[WHAT IS EXPECTED]
According to the text on the territorial forces, why did Westmoreland ask for 268,000 M16 rifles and 11,200 M79 grenade launchers for the territorials in late February 1968?

Top of TEXT UNDER STUDY

With an average of 20 Regional Forces companies and 100 Popular Forces platoons in each province, the province and district military staffs were swamped with staff work, and MACV considered establishing some sort of intermediate tactical command (for example, a territorial group or battalion headquarters) to ease their growing control problems. The province Territorial Forces adviser, normally an Army captain, and the small district advisory teams (still about four men each) assisted the territorial units as best they could. Smaller advisory cells also operated with Popular Forces training centers, the territorial logistics companies, and the smaller specialized units, but the Territorial Forces advisory effort was too small to have much of an impact, and advisers spent most of their time working behind the scenes to make the weak territorial command, administration and supply system work. The regular ARVN continued to support the territorials with some training and supplies, but showed little interest in their deployment and operations.

Between July and December 1967, the JGS activated 446 Popular Forces platoons. In late February 1968 in the wake of the Tet Offensive Westmoreland requested 268,000 M16 rifles and 11,200 M79 grenade launchers for the territorials, who with their Korean War era small arms were outgunned by the PAVN/VC. In 1968 the JGS supervised training for 588 new and 656 existing Popular Forces platoons. The JGS also reduced the number of Popular Forces training camps from 37 to 19 and placed the camps under the Central Training Command.

In 1969 the JGS proposed expanding the Popular Forces by 100,000 for a total of 2,869 platoons, thus freeing more regular forces from their area security missions.

In mid-1972 the paper strength of the Popular Forces was 227,950 with command exercised by each Corps headquarters. The Popular Forces accounted for US$99.8m of a total defense budget of US$2,228m or approximately 4.5%.

Bottom of TEXT UNDER STUDY
Top of SOURCE MATERIAL

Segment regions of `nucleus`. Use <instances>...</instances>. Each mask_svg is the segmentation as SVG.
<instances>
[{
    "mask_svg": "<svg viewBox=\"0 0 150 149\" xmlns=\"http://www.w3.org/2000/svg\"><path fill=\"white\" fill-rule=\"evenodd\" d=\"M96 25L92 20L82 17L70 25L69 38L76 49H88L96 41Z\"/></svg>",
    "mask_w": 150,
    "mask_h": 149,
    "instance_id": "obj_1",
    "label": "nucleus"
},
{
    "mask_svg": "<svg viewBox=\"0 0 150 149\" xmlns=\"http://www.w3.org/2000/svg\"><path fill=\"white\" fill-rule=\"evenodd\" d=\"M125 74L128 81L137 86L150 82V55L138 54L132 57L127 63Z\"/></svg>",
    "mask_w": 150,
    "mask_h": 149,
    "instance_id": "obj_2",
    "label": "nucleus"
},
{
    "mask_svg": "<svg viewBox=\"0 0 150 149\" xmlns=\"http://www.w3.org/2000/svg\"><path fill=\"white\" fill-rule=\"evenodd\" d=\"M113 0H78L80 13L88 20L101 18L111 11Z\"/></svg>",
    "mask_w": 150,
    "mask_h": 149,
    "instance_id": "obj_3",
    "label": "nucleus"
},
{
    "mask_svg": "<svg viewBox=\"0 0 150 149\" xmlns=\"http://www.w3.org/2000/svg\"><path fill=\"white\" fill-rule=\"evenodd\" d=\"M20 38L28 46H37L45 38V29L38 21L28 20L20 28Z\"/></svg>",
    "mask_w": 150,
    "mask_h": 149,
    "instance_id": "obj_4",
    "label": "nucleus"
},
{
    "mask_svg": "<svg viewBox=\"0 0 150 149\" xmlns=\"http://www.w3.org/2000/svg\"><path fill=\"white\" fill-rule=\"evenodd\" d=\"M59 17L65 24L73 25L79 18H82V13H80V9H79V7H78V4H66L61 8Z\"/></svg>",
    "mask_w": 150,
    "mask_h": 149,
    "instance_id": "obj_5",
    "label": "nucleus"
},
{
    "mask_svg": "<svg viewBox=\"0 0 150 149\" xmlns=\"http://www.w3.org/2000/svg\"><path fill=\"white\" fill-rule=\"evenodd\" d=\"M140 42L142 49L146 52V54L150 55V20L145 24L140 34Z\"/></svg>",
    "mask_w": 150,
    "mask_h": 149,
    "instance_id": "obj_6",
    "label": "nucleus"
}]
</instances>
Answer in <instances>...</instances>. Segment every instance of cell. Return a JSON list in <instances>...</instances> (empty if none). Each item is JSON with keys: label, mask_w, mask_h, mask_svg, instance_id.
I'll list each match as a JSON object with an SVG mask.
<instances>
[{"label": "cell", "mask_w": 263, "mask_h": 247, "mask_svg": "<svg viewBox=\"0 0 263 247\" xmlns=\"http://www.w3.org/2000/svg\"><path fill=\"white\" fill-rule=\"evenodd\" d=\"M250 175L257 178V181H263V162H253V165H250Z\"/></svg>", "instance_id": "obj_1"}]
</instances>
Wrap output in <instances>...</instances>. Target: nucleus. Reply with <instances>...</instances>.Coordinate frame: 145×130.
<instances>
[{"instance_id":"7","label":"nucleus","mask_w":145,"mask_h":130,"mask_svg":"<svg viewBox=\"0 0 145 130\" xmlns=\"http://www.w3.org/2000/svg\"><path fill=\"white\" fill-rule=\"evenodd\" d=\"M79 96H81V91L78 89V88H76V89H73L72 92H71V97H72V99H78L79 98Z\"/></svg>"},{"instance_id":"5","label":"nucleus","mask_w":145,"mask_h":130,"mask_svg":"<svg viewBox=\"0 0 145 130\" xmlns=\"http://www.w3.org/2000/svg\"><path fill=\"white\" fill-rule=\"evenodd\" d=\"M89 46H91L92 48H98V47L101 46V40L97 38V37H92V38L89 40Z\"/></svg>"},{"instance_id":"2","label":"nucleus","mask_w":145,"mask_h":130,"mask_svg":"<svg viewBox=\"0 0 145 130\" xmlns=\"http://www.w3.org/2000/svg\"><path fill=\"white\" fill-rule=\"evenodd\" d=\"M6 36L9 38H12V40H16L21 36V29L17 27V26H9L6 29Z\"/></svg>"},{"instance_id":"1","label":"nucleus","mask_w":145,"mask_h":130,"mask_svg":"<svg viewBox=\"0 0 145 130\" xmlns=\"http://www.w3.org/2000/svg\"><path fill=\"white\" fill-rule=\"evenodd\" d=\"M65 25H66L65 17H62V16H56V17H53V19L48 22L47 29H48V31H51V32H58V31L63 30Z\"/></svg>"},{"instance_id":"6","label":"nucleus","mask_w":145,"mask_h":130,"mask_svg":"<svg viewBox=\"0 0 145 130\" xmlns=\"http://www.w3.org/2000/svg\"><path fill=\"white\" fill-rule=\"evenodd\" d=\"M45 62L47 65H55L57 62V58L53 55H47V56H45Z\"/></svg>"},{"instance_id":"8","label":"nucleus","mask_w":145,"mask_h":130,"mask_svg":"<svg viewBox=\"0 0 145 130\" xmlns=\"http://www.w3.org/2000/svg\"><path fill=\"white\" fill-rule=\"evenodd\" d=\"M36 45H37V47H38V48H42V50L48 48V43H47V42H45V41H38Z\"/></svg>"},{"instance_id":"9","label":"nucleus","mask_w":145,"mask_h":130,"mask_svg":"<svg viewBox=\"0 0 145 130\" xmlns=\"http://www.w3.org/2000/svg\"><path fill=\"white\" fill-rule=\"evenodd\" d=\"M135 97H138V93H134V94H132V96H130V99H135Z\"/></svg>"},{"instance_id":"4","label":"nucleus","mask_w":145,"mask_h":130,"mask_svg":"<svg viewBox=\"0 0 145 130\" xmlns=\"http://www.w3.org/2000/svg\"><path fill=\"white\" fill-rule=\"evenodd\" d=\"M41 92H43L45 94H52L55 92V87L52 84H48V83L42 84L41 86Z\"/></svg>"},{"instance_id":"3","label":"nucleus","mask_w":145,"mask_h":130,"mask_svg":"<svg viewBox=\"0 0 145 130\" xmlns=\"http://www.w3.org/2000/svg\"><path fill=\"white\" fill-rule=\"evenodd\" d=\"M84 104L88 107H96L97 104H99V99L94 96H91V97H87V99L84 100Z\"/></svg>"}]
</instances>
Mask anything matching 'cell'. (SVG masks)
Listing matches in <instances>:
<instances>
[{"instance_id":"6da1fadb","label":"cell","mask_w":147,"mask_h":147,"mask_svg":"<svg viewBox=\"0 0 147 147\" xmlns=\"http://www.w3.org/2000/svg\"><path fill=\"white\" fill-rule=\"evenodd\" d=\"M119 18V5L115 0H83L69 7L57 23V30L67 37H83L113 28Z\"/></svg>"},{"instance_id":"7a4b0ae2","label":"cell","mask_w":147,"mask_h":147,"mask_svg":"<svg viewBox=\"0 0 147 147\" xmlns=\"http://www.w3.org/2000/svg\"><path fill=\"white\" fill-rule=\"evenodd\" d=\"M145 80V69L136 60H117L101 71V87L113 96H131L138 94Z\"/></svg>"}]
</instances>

Bottom of SOURCE MATERIAL

[SOLUTION TO THIS TASK]
The territorials still carried small arms from the Korean War era, so the PAVN/VC outgunned them. Westmoreland made the request in the wake of the Tet Offensive.